Chronicle of Higher Education, The Great Disappearing Teaching Load: How Few Courses Are Too Few?:
Yale has gone 2-1," a faculty member in political science told me, in the tone he presumably used in the classroom when discussing the perils of nuclear proliferation.
It became a refrain. During my 10 years as dean of the College of Arts and Letters at Notre Dame, the question of teaching schedules — a phrase I unsuccessfully tried to substitute for "teaching loads" — hovered in the periphery of my day-to-day life. Sometimes it occupied center stage. At times I wondered if the question — "Could I have a course off for that?" — would be chiseled on my tombstone.
It’s a "first-world problem," as the kids say, and I hasten to acknowledge that deans or department chairs struggling with collapsing budgets, or faculty members routinely teaching four courses per semester, may want to proceed to the next article in The Chronicle Review.
For the rest of you, a question: How many courses per semester should a faculty member at a major research university teach?
The question is rarely asked — because it’s in no one’s interest to ask it. Not presidents, since in public institutions they, unlike faculty members, have to answer questions from more or less curious and informed state legislators about how professors use their time. Not provosts, deans, and department chairs, struggling to sustain the Maginot Line of standard teaching schedules while also competing to hire faculty members. Not graduate students, whose courses are typically taught by tenure-line faculty members anyway. And not professors, eager to conduct more research, certainly, but also craving the flexibility of a schedule not burdened by the day-to-day rhythm of class meeting times.
It’s actually in the interest only of innocent undergraduates, who don’t realize that the tenure-line faculty members supported by their tuition dollars may be teaching a decreasing number of courses. And although they don’t know it, it’s in the long-term interest of faculty members themselves. ...
John Boyer’s absorbing recent history of the University of Chicago is one of the few places where the topic is discussed. (Not coincidentally, Boyer is a longtime dean.) I suspect that the pattern he outlines there is typical: Tenure-line faculty members taught six courses per year (that is, two per quarter) through the 1960s, then five, and now, at most, four. Over time, teaching schedules, like salaries, began to vary a good deal by department or program.

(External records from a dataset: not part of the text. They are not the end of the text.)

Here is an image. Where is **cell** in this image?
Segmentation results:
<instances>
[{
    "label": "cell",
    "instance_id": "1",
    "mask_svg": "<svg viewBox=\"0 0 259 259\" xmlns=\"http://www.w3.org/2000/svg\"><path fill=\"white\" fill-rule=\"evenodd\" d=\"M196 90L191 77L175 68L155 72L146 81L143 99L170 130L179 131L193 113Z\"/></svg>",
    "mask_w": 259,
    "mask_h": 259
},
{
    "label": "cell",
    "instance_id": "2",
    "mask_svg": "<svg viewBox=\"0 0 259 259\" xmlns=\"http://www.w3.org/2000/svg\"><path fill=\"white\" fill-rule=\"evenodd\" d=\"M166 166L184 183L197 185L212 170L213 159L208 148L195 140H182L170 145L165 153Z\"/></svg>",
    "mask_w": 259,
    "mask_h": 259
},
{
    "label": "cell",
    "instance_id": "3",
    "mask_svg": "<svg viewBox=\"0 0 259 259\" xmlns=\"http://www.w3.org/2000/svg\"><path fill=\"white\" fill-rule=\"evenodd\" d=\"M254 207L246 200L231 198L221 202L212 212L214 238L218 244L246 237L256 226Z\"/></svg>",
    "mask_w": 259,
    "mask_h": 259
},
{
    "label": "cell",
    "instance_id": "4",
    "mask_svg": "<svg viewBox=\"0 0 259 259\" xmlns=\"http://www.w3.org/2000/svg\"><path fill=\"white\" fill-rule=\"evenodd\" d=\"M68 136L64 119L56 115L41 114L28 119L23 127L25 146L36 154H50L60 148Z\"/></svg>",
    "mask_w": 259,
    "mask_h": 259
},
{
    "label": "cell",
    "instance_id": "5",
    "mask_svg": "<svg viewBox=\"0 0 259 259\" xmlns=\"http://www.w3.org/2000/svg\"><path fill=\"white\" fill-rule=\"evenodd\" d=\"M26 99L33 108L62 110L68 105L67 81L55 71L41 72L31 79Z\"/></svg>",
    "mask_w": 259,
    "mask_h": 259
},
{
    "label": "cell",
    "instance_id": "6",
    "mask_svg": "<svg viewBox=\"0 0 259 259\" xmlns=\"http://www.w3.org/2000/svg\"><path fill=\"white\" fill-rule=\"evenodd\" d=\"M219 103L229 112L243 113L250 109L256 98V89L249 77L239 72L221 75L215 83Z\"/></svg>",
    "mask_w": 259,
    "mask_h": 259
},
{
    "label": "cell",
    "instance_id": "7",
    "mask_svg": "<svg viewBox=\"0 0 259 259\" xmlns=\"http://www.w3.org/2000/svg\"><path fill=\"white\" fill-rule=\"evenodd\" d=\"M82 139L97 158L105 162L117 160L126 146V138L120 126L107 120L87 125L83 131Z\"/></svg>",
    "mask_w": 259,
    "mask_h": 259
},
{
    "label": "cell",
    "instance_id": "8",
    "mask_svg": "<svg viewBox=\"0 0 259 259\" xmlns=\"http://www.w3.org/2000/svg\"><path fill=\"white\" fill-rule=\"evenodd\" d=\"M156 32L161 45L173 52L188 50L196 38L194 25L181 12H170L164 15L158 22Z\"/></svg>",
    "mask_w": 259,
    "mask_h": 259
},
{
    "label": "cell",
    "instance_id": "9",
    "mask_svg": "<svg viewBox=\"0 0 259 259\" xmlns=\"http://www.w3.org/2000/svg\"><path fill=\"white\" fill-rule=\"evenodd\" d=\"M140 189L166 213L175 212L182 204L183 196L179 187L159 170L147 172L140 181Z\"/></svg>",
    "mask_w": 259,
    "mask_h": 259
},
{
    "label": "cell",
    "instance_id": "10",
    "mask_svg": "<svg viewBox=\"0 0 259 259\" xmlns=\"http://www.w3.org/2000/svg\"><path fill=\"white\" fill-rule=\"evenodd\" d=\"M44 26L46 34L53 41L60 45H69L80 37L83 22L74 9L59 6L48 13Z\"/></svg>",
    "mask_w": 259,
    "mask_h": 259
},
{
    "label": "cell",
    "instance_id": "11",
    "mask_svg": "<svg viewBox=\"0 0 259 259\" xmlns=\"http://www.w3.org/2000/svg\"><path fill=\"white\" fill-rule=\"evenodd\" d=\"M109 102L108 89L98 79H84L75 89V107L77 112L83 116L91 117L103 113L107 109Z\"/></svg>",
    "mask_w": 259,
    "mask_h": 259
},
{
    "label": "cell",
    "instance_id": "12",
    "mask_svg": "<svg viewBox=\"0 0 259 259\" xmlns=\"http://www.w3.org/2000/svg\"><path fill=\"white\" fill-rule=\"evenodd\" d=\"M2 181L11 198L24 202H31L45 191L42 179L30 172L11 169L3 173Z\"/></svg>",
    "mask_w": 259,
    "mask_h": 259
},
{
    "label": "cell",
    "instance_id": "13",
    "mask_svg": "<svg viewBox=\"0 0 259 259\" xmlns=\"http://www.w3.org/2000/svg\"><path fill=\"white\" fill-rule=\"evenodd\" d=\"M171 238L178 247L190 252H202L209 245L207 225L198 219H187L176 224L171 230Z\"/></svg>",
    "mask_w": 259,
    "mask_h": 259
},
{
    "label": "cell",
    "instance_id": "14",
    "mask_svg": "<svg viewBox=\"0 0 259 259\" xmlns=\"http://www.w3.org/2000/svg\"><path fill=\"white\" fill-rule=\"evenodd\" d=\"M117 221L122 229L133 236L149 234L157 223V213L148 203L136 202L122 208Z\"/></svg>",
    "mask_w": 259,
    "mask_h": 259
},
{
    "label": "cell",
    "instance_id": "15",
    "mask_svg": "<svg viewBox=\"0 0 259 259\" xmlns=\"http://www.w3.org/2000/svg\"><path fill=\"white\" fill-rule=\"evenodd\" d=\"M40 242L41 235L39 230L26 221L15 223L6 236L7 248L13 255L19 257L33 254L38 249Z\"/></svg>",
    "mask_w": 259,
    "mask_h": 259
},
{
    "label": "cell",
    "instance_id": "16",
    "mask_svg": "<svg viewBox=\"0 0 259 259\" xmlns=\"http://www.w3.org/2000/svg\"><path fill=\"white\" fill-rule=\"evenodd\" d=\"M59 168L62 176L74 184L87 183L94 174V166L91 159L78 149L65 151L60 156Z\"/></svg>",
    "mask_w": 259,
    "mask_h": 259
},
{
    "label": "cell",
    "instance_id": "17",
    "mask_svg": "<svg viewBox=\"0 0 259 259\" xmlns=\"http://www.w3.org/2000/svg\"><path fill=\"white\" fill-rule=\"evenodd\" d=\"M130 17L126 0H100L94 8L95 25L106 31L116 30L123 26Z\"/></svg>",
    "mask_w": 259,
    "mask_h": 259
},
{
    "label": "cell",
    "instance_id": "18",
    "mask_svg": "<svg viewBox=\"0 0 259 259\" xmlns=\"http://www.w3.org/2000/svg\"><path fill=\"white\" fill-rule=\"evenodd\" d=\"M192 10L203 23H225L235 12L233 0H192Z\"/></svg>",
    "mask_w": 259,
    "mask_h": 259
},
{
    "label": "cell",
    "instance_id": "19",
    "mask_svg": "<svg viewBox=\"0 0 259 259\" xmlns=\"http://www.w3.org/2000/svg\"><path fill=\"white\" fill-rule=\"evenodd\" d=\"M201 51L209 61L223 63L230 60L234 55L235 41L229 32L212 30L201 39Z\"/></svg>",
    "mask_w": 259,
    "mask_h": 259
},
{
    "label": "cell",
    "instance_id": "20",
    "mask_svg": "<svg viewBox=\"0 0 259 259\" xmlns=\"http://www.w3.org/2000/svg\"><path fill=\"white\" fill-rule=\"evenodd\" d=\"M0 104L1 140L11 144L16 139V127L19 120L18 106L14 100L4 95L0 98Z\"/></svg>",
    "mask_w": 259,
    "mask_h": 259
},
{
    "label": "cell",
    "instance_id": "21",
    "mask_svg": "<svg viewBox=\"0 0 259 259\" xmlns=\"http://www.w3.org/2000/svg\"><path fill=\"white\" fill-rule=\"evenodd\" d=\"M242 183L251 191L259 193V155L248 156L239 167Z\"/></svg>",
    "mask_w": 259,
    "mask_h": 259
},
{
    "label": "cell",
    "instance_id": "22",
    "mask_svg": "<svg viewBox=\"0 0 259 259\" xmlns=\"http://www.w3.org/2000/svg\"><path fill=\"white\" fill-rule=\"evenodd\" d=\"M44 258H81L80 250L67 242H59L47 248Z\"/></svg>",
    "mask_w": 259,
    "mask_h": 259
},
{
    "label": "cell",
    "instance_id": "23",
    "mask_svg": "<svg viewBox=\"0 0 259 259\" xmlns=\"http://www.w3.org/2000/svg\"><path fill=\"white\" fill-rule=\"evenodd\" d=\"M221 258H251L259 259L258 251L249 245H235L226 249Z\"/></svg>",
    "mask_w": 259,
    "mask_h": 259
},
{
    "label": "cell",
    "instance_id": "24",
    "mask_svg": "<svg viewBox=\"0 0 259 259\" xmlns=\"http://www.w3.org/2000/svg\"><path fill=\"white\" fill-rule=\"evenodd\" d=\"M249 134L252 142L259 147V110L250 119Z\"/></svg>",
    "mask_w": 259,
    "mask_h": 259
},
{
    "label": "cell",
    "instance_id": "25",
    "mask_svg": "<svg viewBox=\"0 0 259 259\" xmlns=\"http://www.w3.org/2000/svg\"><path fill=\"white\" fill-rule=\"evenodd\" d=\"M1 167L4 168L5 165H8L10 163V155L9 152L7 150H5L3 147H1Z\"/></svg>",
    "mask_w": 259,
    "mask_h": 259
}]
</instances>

Dame’s pattern was similar: Faculty members in the humanities, social sciences, and arts moved from 3-3 on a semester system in the 1970s to 3-2 and then 2-2 in the late 1980s. When I started as dean, in 2008, tenure-line faculty members in science and engineering taught 1-1, with the expectation that they would be running funded labs; those in business taught 3-0. The "0" came about when the business school identified a semester without teaching, remarkably, as the uniform policy at the top business schools. Humanities, social-science, and arts faculty members taught two courses per semester.

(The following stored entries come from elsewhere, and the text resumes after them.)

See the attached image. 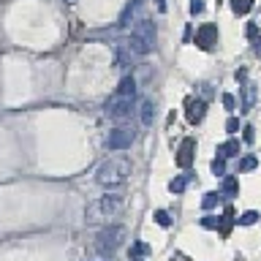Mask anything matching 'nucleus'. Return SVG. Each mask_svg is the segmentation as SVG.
Returning <instances> with one entry per match:
<instances>
[{
  "label": "nucleus",
  "mask_w": 261,
  "mask_h": 261,
  "mask_svg": "<svg viewBox=\"0 0 261 261\" xmlns=\"http://www.w3.org/2000/svg\"><path fill=\"white\" fill-rule=\"evenodd\" d=\"M130 177V161L128 158H106L101 166L95 169V179L98 185L106 188V191H114V188H122Z\"/></svg>",
  "instance_id": "nucleus-1"
},
{
  "label": "nucleus",
  "mask_w": 261,
  "mask_h": 261,
  "mask_svg": "<svg viewBox=\"0 0 261 261\" xmlns=\"http://www.w3.org/2000/svg\"><path fill=\"white\" fill-rule=\"evenodd\" d=\"M122 207H125V196H120V193H106V196L95 199V201L87 207L85 220H87V223H106V220L117 218L120 212H122Z\"/></svg>",
  "instance_id": "nucleus-2"
},
{
  "label": "nucleus",
  "mask_w": 261,
  "mask_h": 261,
  "mask_svg": "<svg viewBox=\"0 0 261 261\" xmlns=\"http://www.w3.org/2000/svg\"><path fill=\"white\" fill-rule=\"evenodd\" d=\"M130 52L136 55H150L152 46H155V22L150 19H139L130 30Z\"/></svg>",
  "instance_id": "nucleus-3"
},
{
  "label": "nucleus",
  "mask_w": 261,
  "mask_h": 261,
  "mask_svg": "<svg viewBox=\"0 0 261 261\" xmlns=\"http://www.w3.org/2000/svg\"><path fill=\"white\" fill-rule=\"evenodd\" d=\"M125 237H128L125 226H106V228H101V234L95 240V250L101 256H114L120 250V245L125 242Z\"/></svg>",
  "instance_id": "nucleus-4"
},
{
  "label": "nucleus",
  "mask_w": 261,
  "mask_h": 261,
  "mask_svg": "<svg viewBox=\"0 0 261 261\" xmlns=\"http://www.w3.org/2000/svg\"><path fill=\"white\" fill-rule=\"evenodd\" d=\"M134 98L136 95H122V93H114L109 98V103H106V114H109L112 120H125L130 117V109H134Z\"/></svg>",
  "instance_id": "nucleus-5"
},
{
  "label": "nucleus",
  "mask_w": 261,
  "mask_h": 261,
  "mask_svg": "<svg viewBox=\"0 0 261 261\" xmlns=\"http://www.w3.org/2000/svg\"><path fill=\"white\" fill-rule=\"evenodd\" d=\"M134 139H136V130L130 125H117L109 134V139H106V147H109V150H128V147L134 144Z\"/></svg>",
  "instance_id": "nucleus-6"
},
{
  "label": "nucleus",
  "mask_w": 261,
  "mask_h": 261,
  "mask_svg": "<svg viewBox=\"0 0 261 261\" xmlns=\"http://www.w3.org/2000/svg\"><path fill=\"white\" fill-rule=\"evenodd\" d=\"M199 49H204V52H210L212 46L218 44V28L215 24H201L199 30H196V41H193Z\"/></svg>",
  "instance_id": "nucleus-7"
},
{
  "label": "nucleus",
  "mask_w": 261,
  "mask_h": 261,
  "mask_svg": "<svg viewBox=\"0 0 261 261\" xmlns=\"http://www.w3.org/2000/svg\"><path fill=\"white\" fill-rule=\"evenodd\" d=\"M196 158V139H182V144H179V150L174 155V161H177V166L179 169H191V163Z\"/></svg>",
  "instance_id": "nucleus-8"
},
{
  "label": "nucleus",
  "mask_w": 261,
  "mask_h": 261,
  "mask_svg": "<svg viewBox=\"0 0 261 261\" xmlns=\"http://www.w3.org/2000/svg\"><path fill=\"white\" fill-rule=\"evenodd\" d=\"M188 112H185V117L191 125H199V122L204 120V114H207V101L204 98H188Z\"/></svg>",
  "instance_id": "nucleus-9"
},
{
  "label": "nucleus",
  "mask_w": 261,
  "mask_h": 261,
  "mask_svg": "<svg viewBox=\"0 0 261 261\" xmlns=\"http://www.w3.org/2000/svg\"><path fill=\"white\" fill-rule=\"evenodd\" d=\"M253 103H256V85L245 82V85H242V109L240 112H250Z\"/></svg>",
  "instance_id": "nucleus-10"
},
{
  "label": "nucleus",
  "mask_w": 261,
  "mask_h": 261,
  "mask_svg": "<svg viewBox=\"0 0 261 261\" xmlns=\"http://www.w3.org/2000/svg\"><path fill=\"white\" fill-rule=\"evenodd\" d=\"M218 155H223V158H234V155H240V142L237 139H228L218 147Z\"/></svg>",
  "instance_id": "nucleus-11"
},
{
  "label": "nucleus",
  "mask_w": 261,
  "mask_h": 261,
  "mask_svg": "<svg viewBox=\"0 0 261 261\" xmlns=\"http://www.w3.org/2000/svg\"><path fill=\"white\" fill-rule=\"evenodd\" d=\"M231 226H234V212H231V207H226L223 218H220V226H218L220 237H228V231H231Z\"/></svg>",
  "instance_id": "nucleus-12"
},
{
  "label": "nucleus",
  "mask_w": 261,
  "mask_h": 261,
  "mask_svg": "<svg viewBox=\"0 0 261 261\" xmlns=\"http://www.w3.org/2000/svg\"><path fill=\"white\" fill-rule=\"evenodd\" d=\"M152 120H155V103L147 98V101H142V122L144 125H152Z\"/></svg>",
  "instance_id": "nucleus-13"
},
{
  "label": "nucleus",
  "mask_w": 261,
  "mask_h": 261,
  "mask_svg": "<svg viewBox=\"0 0 261 261\" xmlns=\"http://www.w3.org/2000/svg\"><path fill=\"white\" fill-rule=\"evenodd\" d=\"M253 8V0H231V11L237 16H242V14H248Z\"/></svg>",
  "instance_id": "nucleus-14"
},
{
  "label": "nucleus",
  "mask_w": 261,
  "mask_h": 261,
  "mask_svg": "<svg viewBox=\"0 0 261 261\" xmlns=\"http://www.w3.org/2000/svg\"><path fill=\"white\" fill-rule=\"evenodd\" d=\"M212 174H215V177H226V158H223V155H218V158L212 161Z\"/></svg>",
  "instance_id": "nucleus-15"
},
{
  "label": "nucleus",
  "mask_w": 261,
  "mask_h": 261,
  "mask_svg": "<svg viewBox=\"0 0 261 261\" xmlns=\"http://www.w3.org/2000/svg\"><path fill=\"white\" fill-rule=\"evenodd\" d=\"M258 220V212H253V210H248V212H242L240 218H237V223L240 226H253Z\"/></svg>",
  "instance_id": "nucleus-16"
},
{
  "label": "nucleus",
  "mask_w": 261,
  "mask_h": 261,
  "mask_svg": "<svg viewBox=\"0 0 261 261\" xmlns=\"http://www.w3.org/2000/svg\"><path fill=\"white\" fill-rule=\"evenodd\" d=\"M223 193H226V196H237V193H240V185H237L234 177H226V179H223Z\"/></svg>",
  "instance_id": "nucleus-17"
},
{
  "label": "nucleus",
  "mask_w": 261,
  "mask_h": 261,
  "mask_svg": "<svg viewBox=\"0 0 261 261\" xmlns=\"http://www.w3.org/2000/svg\"><path fill=\"white\" fill-rule=\"evenodd\" d=\"M185 185H188V174H182V177H174V179H171V193H182L185 191Z\"/></svg>",
  "instance_id": "nucleus-18"
},
{
  "label": "nucleus",
  "mask_w": 261,
  "mask_h": 261,
  "mask_svg": "<svg viewBox=\"0 0 261 261\" xmlns=\"http://www.w3.org/2000/svg\"><path fill=\"white\" fill-rule=\"evenodd\" d=\"M218 199H220V193H215V191H212V193H204V199H201V207H204V210H212V207L218 204Z\"/></svg>",
  "instance_id": "nucleus-19"
},
{
  "label": "nucleus",
  "mask_w": 261,
  "mask_h": 261,
  "mask_svg": "<svg viewBox=\"0 0 261 261\" xmlns=\"http://www.w3.org/2000/svg\"><path fill=\"white\" fill-rule=\"evenodd\" d=\"M256 158H253V155H248V158H242L240 161V171H253V169H256Z\"/></svg>",
  "instance_id": "nucleus-20"
},
{
  "label": "nucleus",
  "mask_w": 261,
  "mask_h": 261,
  "mask_svg": "<svg viewBox=\"0 0 261 261\" xmlns=\"http://www.w3.org/2000/svg\"><path fill=\"white\" fill-rule=\"evenodd\" d=\"M155 223H158V226H171L169 212H166V210H158V212H155Z\"/></svg>",
  "instance_id": "nucleus-21"
},
{
  "label": "nucleus",
  "mask_w": 261,
  "mask_h": 261,
  "mask_svg": "<svg viewBox=\"0 0 261 261\" xmlns=\"http://www.w3.org/2000/svg\"><path fill=\"white\" fill-rule=\"evenodd\" d=\"M201 226H204V228H218V226H220V218H215V215H204V218H201Z\"/></svg>",
  "instance_id": "nucleus-22"
},
{
  "label": "nucleus",
  "mask_w": 261,
  "mask_h": 261,
  "mask_svg": "<svg viewBox=\"0 0 261 261\" xmlns=\"http://www.w3.org/2000/svg\"><path fill=\"white\" fill-rule=\"evenodd\" d=\"M226 130H228V134H237V130H240V120H237V117H228V120H226Z\"/></svg>",
  "instance_id": "nucleus-23"
},
{
  "label": "nucleus",
  "mask_w": 261,
  "mask_h": 261,
  "mask_svg": "<svg viewBox=\"0 0 261 261\" xmlns=\"http://www.w3.org/2000/svg\"><path fill=\"white\" fill-rule=\"evenodd\" d=\"M223 106H226L228 112H234V109H237V101H234V95H231V93H226V95H223Z\"/></svg>",
  "instance_id": "nucleus-24"
},
{
  "label": "nucleus",
  "mask_w": 261,
  "mask_h": 261,
  "mask_svg": "<svg viewBox=\"0 0 261 261\" xmlns=\"http://www.w3.org/2000/svg\"><path fill=\"white\" fill-rule=\"evenodd\" d=\"M144 253H150V248L144 242H134V256H144Z\"/></svg>",
  "instance_id": "nucleus-25"
},
{
  "label": "nucleus",
  "mask_w": 261,
  "mask_h": 261,
  "mask_svg": "<svg viewBox=\"0 0 261 261\" xmlns=\"http://www.w3.org/2000/svg\"><path fill=\"white\" fill-rule=\"evenodd\" d=\"M204 11V0H191V14H201Z\"/></svg>",
  "instance_id": "nucleus-26"
},
{
  "label": "nucleus",
  "mask_w": 261,
  "mask_h": 261,
  "mask_svg": "<svg viewBox=\"0 0 261 261\" xmlns=\"http://www.w3.org/2000/svg\"><path fill=\"white\" fill-rule=\"evenodd\" d=\"M242 130H245V134H242L245 142H253V139H256V134H253V125H245Z\"/></svg>",
  "instance_id": "nucleus-27"
},
{
  "label": "nucleus",
  "mask_w": 261,
  "mask_h": 261,
  "mask_svg": "<svg viewBox=\"0 0 261 261\" xmlns=\"http://www.w3.org/2000/svg\"><path fill=\"white\" fill-rule=\"evenodd\" d=\"M234 76H237V82H245V79H248V71H245V68H237Z\"/></svg>",
  "instance_id": "nucleus-28"
},
{
  "label": "nucleus",
  "mask_w": 261,
  "mask_h": 261,
  "mask_svg": "<svg viewBox=\"0 0 261 261\" xmlns=\"http://www.w3.org/2000/svg\"><path fill=\"white\" fill-rule=\"evenodd\" d=\"M256 33H258V28H256V24H248V38H253Z\"/></svg>",
  "instance_id": "nucleus-29"
},
{
  "label": "nucleus",
  "mask_w": 261,
  "mask_h": 261,
  "mask_svg": "<svg viewBox=\"0 0 261 261\" xmlns=\"http://www.w3.org/2000/svg\"><path fill=\"white\" fill-rule=\"evenodd\" d=\"M155 6H158V11H161V14L166 11V0H155Z\"/></svg>",
  "instance_id": "nucleus-30"
},
{
  "label": "nucleus",
  "mask_w": 261,
  "mask_h": 261,
  "mask_svg": "<svg viewBox=\"0 0 261 261\" xmlns=\"http://www.w3.org/2000/svg\"><path fill=\"white\" fill-rule=\"evenodd\" d=\"M256 52H258V55H261V38H258V41H256Z\"/></svg>",
  "instance_id": "nucleus-31"
},
{
  "label": "nucleus",
  "mask_w": 261,
  "mask_h": 261,
  "mask_svg": "<svg viewBox=\"0 0 261 261\" xmlns=\"http://www.w3.org/2000/svg\"><path fill=\"white\" fill-rule=\"evenodd\" d=\"M130 261H144V258H139V256H134V258H130Z\"/></svg>",
  "instance_id": "nucleus-32"
},
{
  "label": "nucleus",
  "mask_w": 261,
  "mask_h": 261,
  "mask_svg": "<svg viewBox=\"0 0 261 261\" xmlns=\"http://www.w3.org/2000/svg\"><path fill=\"white\" fill-rule=\"evenodd\" d=\"M65 3H76V0H65Z\"/></svg>",
  "instance_id": "nucleus-33"
},
{
  "label": "nucleus",
  "mask_w": 261,
  "mask_h": 261,
  "mask_svg": "<svg viewBox=\"0 0 261 261\" xmlns=\"http://www.w3.org/2000/svg\"><path fill=\"white\" fill-rule=\"evenodd\" d=\"M134 3H142V0H134Z\"/></svg>",
  "instance_id": "nucleus-34"
}]
</instances>
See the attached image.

The first strike came in economics. "We need to go 2-1," the chair politely explained, "because otherwise we can’t hire anyone." He was right, and so we did, with the proviso that teaching would be more than 2-1 for faculty members without strong research programs. Economics at Notre Dame had a spectacular decade, zipping up the rankings. Now I’m warned, somberly, that "some faculty at Duke are 1-1." ...

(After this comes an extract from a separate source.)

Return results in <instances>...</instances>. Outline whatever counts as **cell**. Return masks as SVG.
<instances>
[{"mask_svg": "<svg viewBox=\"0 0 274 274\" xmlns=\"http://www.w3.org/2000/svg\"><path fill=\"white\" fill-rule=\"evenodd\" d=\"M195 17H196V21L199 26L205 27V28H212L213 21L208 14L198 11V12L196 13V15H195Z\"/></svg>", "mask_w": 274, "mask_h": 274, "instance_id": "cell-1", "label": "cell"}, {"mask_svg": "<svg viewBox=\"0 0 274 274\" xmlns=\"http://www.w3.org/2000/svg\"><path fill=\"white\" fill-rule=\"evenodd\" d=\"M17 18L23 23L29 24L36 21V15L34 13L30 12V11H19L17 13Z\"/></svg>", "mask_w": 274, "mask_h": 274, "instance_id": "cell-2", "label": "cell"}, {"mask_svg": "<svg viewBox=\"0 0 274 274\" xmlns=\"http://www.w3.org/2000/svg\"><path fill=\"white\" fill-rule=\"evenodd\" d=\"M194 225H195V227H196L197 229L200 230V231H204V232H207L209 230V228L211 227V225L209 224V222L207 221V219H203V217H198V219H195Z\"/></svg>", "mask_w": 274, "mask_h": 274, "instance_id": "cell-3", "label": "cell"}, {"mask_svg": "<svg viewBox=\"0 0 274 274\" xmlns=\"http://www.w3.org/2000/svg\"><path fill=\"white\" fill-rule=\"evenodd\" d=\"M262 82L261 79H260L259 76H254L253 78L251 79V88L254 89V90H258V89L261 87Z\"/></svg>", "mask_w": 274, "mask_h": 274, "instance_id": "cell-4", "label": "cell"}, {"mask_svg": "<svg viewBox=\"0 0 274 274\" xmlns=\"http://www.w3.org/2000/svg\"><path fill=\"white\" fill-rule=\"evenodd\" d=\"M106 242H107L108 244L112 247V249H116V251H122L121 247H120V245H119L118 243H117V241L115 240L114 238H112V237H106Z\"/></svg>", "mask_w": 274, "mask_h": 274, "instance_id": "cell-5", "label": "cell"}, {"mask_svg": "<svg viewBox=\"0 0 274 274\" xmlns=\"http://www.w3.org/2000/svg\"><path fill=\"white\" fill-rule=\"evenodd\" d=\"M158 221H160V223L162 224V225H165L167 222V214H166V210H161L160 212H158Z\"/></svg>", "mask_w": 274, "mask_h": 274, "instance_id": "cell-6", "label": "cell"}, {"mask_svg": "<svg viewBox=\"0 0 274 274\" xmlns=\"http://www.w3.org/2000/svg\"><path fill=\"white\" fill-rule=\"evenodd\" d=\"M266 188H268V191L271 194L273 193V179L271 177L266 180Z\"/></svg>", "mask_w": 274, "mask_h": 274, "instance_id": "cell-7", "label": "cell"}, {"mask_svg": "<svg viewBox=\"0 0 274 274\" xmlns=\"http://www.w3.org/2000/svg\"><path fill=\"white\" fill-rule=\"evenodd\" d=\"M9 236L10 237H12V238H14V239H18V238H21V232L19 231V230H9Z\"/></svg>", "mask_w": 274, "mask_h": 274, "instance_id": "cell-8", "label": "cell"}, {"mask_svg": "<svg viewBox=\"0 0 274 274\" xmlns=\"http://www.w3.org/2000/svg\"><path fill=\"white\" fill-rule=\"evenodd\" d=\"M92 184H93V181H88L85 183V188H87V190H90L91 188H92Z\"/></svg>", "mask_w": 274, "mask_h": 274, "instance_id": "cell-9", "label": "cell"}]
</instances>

[T]his is the puzzle: Why are tenure-line faculty members teaching less even as the financial situation of universities — including the most affluent ones — weakened in the aftermath of the 2008 economic crisis? The basic answer is that when one program reduces teaching schedules, faculty members at other programs use competing offers to begin the process of forcing change across the academic ecosystem. Anxious junior faculty members worry that their research productivity will be compared with that of peers at institutions less burdened by teaching then they are.
It’s also worth remembering that the standard teaching load — there, I said it — is generally a maximum. As programs, centers, scholarly journals, and institutes proliferate, they require leadership from successful faculty members and, for good reasons, course releases. Sometimes we give course releases as part of recruitment. Sometimes we give them for significant administrative service. ...
The long-term risk is that residential, undergraduate liberal-arts education becomes less tethered to the research university. The combination of undergraduate education and research is one of the glories of the American higher-education system, envied around the world. But it’s harder to celebrate as faculty members move further away from teaching actual courses on the ground.
An additional irony is that faculty members themselves do not realize that the most vibrant departments are not those where they see one another only at the Delta or United Airlines club. In healthy departments, faculty members talk with one another: about recent scholarship or discoveries, graduate students’ work, undergraduate theses, department curricula. Every dropped course, every incentive not to come to campus, erodes the culture upon which good departmental decisions depend. It may even weaken the capacity for good intellectual work. That less teaching leads to better scholarship remains a curiously underresearched assumption.